ASSIGNMENT >> In the Telus data centre text, how many Nvidia GPUs does the company say the three sites will house once fully operational?

TEXT SEGMENT >>

^^^^^^^^^^^^^^^^

Telus will develop two new Vancouver data centres and expand its Kamloops facility for AI workloads, bringing total power demand to more than 150 MW by 2032. The largest site, a 400,000-square-foot downtown Vancouver facility, is slated to reach 100 MW and the company says the three sites will house more than 60,000 Nvidia GPUs once fully operational. The move supports Telus’s push into AI infrastructure and aligns with Ottawa’s new AI infrastructure program, though the company has not disclosed capex for the projects.

Analysis

This is less a telecom capex story than a state-backed compute-supply story. If Telus can secure federal support and off-take visibility, it effectively de-risks a long-duration asset build and turns idle balance-sheet capacity into a quasi-utility platform with embedded AI demand. The second-order winner is Nvidia’s ecosystem and power/cooling/infrastructure vendors, but the more important signal is that Canadian carriers are trying to re-rate from low-growth operators into scarce digital infrastructure owners. The competitive wrinkle is that Bell’s tenant-led model likely scales faster and with less technology execution risk, while Telus is taking more operating and technology-stack exposure. That creates a spread trade opportunity: Bell’s approach should have higher near-term capital efficiency, but Telus has more upside if it captures margin on GPU services rather than just rent. The market may be underestimating how much this shifts telecom valuation multiples from EBITDA compression optics to asset-duration and policy-option value. Key risks are not demand but execution and power. 150 MW by 2032 is meaningful only if interconnects, grid approvals, and procurement are secured on time; any slippage pushes cash conversion out by years, which matters in a higher-rate environment. There is also policy risk: if federal support arrives with local-content or Indigenous participation conditions that add cost or delay, the headline growth narrative can quickly become a low-return regulated utility project. The contrarian view is that the AI infrastructure premium may already be partially priced into telecoms, while the real upside is in the beneficiaries of capacity leasing and GPU deployment, not the carrier owners. If government support is real, the winners could include power infrastructure, cooling, and select semiconductor exposure more than BCE/Telus themselves. The move is therefore bullish but likely over-owned at the equity level unless the next catalyst is a signed financing/off-take package rather than another conceptual expansion plan.

^^^^^^^^^^^^^^^^

PROVIDED MATERIAL >>
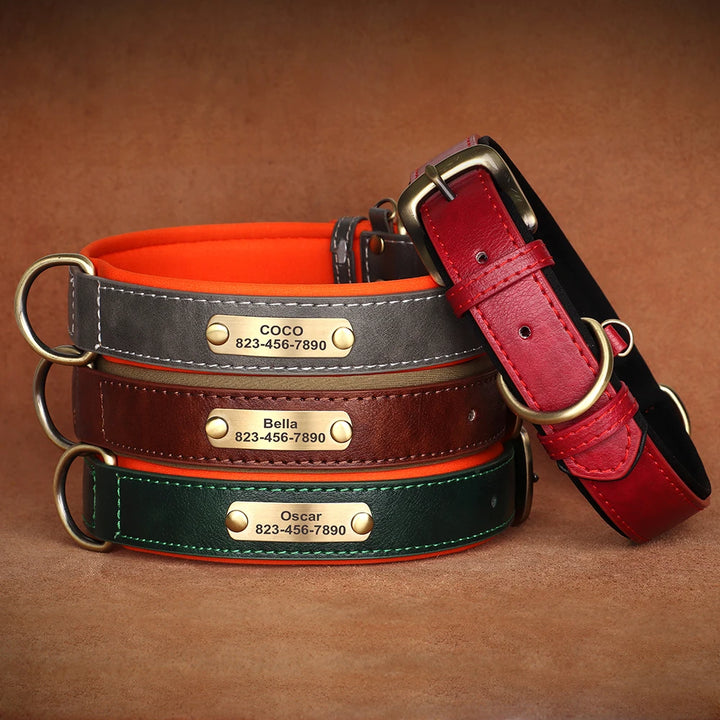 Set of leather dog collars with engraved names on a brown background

^^^^^^^^^^^^^^^^

ANSWER TO THIS PROBLEM >> More than 60,000 Nvidia GPUs.